> [Stated problem A]
Decide whether each of these statements agrees with the DOI-CODI passage below: (i) OBAN was financed by private and corporate entities; (ii) the first DOI unit started in Rio de Janeiro; (iii) DOI-CODI had a focus on anti-communism. Answer each with yes or no, and quote the words of the passage that decide it.
> [Stated problem B]
Extract the portion of the DOI-CODI passage below starting at "The Departamento de" and ending at "throughout its existence.", copying it word for word.
> [Stated problem C]
Answer these questions using the DOI-CODI passage below, one per line:
(i) On what date did the period of military rule start?
(ii) What name did the first DOI unit go by as a private organization?
(iii) Which police forces supplied members to OBAN?

> [Selected passage]
The Departamento de Operações de Informações - Centro de Operações de Defesa Interna () was the Brazilian intelligence and political repression agency during the military dictatorship (1964–1985). This period started on March 31, 1964, with the removal of the civilian government by military forces and ended in 1984. DOI-CODI was responsible for suppressing internal dissent against the regime. It acted as a political police, using torture and other counter-insurgency methods, with a focus on anti-communism. Several political activists, intellectuals, artists, college students and journalists were interrogated and at times tortured by the DOI-CODI throughout its existence.

The first DOI unit started in São Paulo as a private organization called "OBAN - Bandeirante Operation" ( – OBAN). OBAN was an illegal organization created using members of the federal police, civil state police, military state police and select members of the armed forces. It was financed by private and corporate entities.

> [Data provided]
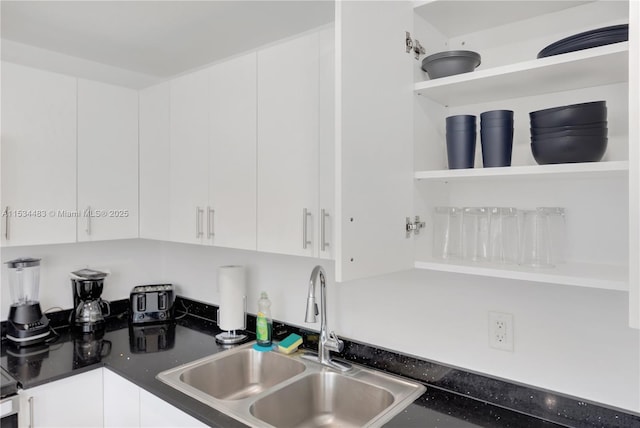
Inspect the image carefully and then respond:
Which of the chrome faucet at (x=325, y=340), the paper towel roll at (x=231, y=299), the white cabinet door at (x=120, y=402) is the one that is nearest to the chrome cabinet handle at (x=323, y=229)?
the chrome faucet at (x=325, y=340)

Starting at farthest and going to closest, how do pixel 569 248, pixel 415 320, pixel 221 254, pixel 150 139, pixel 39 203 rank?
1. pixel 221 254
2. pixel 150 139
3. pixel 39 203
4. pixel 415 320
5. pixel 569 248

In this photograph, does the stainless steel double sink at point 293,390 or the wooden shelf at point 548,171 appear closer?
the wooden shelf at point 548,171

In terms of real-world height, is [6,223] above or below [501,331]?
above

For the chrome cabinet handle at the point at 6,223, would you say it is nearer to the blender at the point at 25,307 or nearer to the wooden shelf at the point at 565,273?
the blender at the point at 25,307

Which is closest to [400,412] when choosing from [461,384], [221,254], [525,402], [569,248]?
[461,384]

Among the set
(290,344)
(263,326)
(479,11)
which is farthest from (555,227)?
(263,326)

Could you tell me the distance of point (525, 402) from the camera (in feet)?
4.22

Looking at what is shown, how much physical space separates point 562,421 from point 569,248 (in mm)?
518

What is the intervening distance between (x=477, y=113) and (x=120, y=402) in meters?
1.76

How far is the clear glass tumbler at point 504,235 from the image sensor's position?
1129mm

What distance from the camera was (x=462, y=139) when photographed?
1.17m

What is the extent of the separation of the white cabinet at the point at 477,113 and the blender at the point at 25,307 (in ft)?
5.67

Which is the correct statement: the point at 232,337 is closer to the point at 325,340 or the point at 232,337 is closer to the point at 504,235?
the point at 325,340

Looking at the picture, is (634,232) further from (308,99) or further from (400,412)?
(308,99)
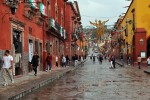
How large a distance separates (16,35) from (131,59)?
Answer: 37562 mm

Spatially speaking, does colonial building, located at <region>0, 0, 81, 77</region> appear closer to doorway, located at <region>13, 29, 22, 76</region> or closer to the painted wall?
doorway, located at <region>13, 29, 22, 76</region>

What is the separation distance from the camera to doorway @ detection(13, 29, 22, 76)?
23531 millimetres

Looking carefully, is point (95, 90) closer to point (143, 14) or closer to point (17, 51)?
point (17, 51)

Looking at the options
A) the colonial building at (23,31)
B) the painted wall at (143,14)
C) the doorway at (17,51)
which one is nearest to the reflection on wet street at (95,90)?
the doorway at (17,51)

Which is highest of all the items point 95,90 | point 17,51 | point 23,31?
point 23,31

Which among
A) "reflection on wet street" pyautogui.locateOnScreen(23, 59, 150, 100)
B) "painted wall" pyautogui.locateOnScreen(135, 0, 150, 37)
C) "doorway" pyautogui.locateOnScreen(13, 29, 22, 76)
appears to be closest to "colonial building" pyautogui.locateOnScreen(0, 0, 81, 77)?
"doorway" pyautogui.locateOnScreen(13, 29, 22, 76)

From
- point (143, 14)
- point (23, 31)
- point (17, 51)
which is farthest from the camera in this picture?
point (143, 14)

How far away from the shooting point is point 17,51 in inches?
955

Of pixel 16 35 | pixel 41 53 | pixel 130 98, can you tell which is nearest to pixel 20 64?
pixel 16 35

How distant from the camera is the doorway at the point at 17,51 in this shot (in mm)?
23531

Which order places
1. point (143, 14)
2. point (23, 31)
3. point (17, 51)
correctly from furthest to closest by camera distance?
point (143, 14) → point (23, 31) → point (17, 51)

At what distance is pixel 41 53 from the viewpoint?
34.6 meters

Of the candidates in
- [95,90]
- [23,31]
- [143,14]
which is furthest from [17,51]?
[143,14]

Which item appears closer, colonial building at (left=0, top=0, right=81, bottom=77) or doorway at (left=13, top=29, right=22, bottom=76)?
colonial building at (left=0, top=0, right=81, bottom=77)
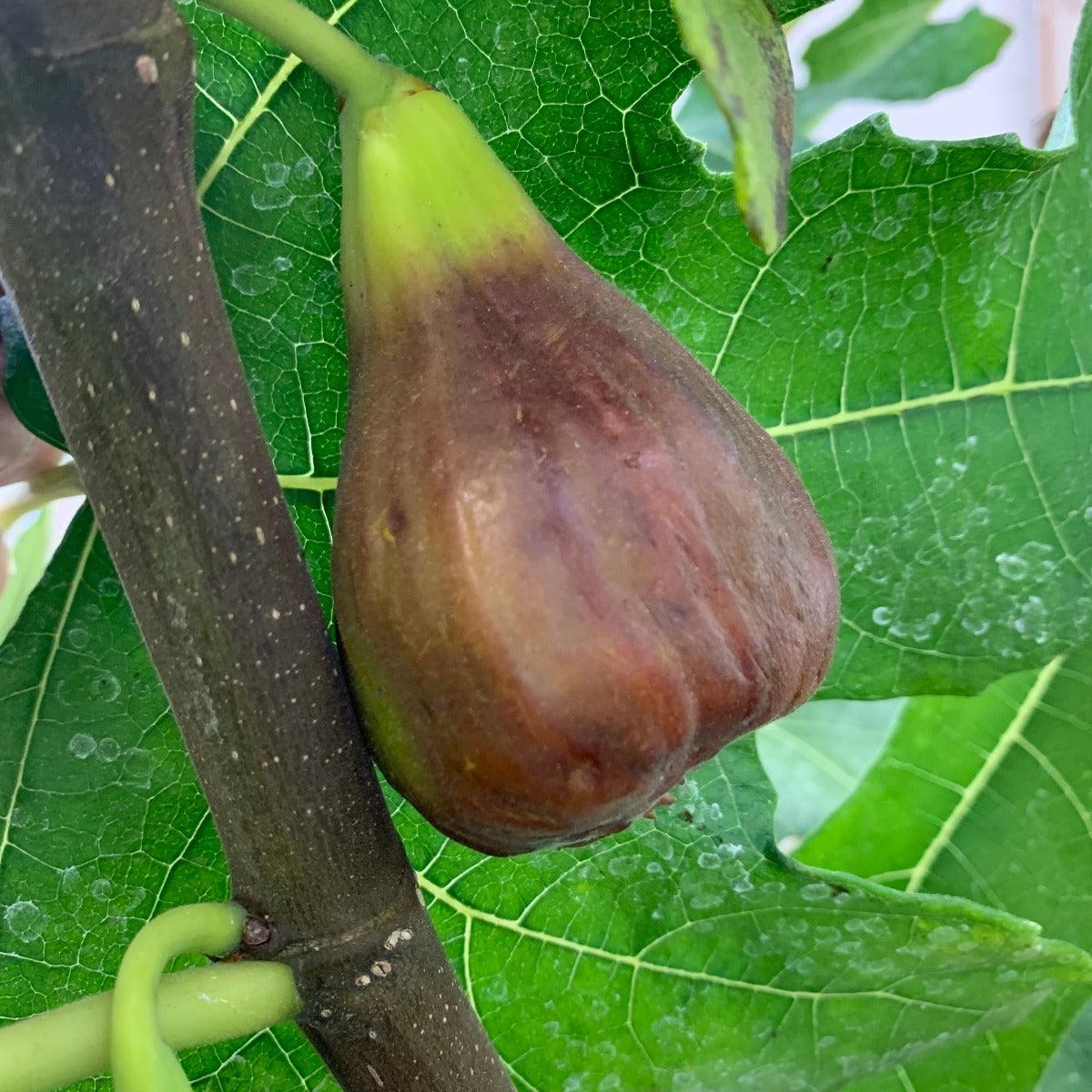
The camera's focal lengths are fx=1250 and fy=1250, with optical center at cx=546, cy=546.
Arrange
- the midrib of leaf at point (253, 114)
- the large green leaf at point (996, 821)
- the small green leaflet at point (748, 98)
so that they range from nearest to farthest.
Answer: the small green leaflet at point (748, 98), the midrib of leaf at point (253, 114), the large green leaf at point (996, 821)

> [Exercise response A]
(i) Yes: "It was financed by private and corporate entities."
(ii) No: "The first DOI unit started in São Paulo"
(iii) Yes: "with a focus on anti-communism"

> [Exercise response B]
The Departamento de Operações de Informações - Centro de Operações de Defesa Interna () was the Brazilian intelligence and political repression agency during the military dictatorship (1964–1985). This period started on March 31, 1964, with the removal of the civilian government by military forces and ended in 1984. DOI-CODI was responsible for suppressing internal dissent against the regime. It acted as a political police, using torture and other counter-insurgency methods, with a focus on anti-communism. Several political activists, intellectuals, artists, college students and journalists were interrogated and at times tortured by the DOI-CODI throughout its existence.

> [Exercise response C]
(i) March 31, 1964
(ii) "OBAN - Bandeirante Operation"
(iii) The federal police, the civil state police and the military state police